Ikea partners with Indigenous artists for new collection

The collection will officially launch at Toronto's Etobicoke Ikea store, the first stop in what’s expected to be a growing partnership with Indigenous artists across the country.

Sage (left) and Skye Paul are members of the Setsun? Indigenous Fashion Incubator that’s launching a line in IKEA this week.

Eduardo Lima / Metro Order this photo

Sage (left) and Skye Paul are members of the Setsun?

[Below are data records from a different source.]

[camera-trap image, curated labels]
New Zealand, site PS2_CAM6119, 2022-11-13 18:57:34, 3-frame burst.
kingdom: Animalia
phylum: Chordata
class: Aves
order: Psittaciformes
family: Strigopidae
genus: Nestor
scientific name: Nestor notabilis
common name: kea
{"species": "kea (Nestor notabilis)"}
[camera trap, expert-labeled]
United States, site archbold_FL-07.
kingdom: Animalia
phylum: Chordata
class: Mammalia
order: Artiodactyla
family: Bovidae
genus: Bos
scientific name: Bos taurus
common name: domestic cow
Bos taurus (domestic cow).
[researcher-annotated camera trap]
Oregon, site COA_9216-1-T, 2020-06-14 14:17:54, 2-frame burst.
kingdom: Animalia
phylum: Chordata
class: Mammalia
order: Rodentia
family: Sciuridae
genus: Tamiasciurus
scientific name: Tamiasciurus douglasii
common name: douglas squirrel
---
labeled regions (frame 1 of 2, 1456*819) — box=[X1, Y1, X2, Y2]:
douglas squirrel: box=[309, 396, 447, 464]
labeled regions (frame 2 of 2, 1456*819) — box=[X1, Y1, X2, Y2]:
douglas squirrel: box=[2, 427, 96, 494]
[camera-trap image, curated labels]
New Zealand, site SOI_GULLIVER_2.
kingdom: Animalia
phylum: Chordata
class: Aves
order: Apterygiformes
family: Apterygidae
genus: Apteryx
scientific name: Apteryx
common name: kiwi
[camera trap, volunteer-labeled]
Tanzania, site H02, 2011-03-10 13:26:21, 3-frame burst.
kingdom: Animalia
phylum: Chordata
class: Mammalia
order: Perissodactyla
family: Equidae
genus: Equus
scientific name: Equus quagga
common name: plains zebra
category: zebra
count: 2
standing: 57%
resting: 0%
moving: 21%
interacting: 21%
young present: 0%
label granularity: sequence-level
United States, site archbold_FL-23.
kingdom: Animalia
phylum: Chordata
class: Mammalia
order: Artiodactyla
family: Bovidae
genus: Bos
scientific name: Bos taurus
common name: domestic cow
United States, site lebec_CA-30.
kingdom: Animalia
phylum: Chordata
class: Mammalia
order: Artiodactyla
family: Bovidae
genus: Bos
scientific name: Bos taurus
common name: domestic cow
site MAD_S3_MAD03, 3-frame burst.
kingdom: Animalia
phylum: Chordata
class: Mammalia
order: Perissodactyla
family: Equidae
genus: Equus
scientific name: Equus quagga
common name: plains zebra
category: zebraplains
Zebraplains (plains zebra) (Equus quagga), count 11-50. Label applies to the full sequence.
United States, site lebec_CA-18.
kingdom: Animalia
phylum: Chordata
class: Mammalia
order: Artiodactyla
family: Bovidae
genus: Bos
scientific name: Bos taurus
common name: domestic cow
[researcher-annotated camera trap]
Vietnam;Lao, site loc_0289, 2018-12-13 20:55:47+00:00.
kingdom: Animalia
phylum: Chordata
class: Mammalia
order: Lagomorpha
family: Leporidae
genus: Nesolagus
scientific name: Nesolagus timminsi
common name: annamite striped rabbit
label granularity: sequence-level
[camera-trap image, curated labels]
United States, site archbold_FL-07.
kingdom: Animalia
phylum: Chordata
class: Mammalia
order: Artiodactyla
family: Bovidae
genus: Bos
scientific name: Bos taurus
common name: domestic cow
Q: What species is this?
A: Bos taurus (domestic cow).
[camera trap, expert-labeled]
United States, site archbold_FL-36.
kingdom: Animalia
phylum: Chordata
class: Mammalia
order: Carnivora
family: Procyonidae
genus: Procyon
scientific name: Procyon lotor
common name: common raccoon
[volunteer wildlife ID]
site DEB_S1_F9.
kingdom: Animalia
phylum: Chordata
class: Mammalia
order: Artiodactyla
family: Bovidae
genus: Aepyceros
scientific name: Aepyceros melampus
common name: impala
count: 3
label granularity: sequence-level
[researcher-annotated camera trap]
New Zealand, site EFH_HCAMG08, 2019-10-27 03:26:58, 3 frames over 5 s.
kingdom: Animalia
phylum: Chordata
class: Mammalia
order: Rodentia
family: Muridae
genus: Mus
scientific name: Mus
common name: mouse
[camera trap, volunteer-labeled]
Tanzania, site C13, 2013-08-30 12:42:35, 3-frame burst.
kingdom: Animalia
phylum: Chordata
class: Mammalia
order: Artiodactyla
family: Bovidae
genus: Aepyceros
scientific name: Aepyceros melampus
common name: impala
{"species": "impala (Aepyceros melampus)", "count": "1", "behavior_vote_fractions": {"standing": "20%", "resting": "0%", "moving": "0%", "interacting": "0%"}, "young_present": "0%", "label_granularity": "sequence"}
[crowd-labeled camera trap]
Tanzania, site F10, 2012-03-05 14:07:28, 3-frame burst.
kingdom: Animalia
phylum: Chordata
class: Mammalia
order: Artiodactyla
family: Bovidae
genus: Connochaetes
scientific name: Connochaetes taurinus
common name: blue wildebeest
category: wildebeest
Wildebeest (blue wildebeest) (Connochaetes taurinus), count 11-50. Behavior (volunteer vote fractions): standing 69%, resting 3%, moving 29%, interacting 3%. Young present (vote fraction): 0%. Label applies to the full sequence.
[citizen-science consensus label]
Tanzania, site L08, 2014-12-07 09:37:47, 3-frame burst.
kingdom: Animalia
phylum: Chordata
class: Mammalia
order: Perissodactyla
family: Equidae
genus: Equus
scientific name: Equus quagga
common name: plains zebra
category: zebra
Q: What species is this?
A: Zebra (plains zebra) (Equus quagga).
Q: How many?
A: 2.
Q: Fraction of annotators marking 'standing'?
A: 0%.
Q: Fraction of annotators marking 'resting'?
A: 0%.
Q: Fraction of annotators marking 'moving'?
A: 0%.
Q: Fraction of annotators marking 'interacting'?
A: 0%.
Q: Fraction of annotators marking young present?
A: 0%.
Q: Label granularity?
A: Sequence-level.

Indigenous Fashion Incubator that’s launching a line in IKEA this week.

In addition to all the Ektorps, Dagarns and Samtids, you’ll soon be able to find a special textile collection from local Indigenous artists at Ikea.

ÅTERSTÄLLA — which means “restore” in Swedish – consists of 2,000 handmade fabric products such as aprons, baskets, tea towels and small bags for herbs and medicine. The collection will officially launch this Thursday at Toronto's Etobicoke Ikea store, the first stop in what’s expected to be a growing partnership with Indigenous artists across the country.

“This is really exciting for us,” said Sage Paul, co-founder of Setsuné Indigenous Fashion Incubator, a Toronto enterprise that fosters artists working in fashion, textiles and crafts. “We created a collection that was around food, feasting and eating, traditional Indigenous philosophy around using everything and not allowing things to go to waste.”

Five artists worked on the design and production of the items, exclusively using salvaged textiles destined for the landfill. The collaboration is an opportunity for Indigenous artists to increase the visibility of their work, Paul said.

It’s also a way to showcase Indigenous culture in urban setting, she added.

“Indigenous people have been silenced for a long time in our history,” she said. “These kinds of collaborations are important for our voices to be heard and to build relationships about reconciliation and reciprocation.”

Ikea’s sustainability manager Brendan Sale said these types of collaborations exist in their Denmark and Holland markets, part of the retailer’s goal to encourage sustainability and put a spotlight on social initiatives.

“We recognize that in our society we have a lot to learn from respecting and honouring the work of Indigenous people,” he said. “It’s a very timely project, and our intention is to introduce similar efforts to other locations.”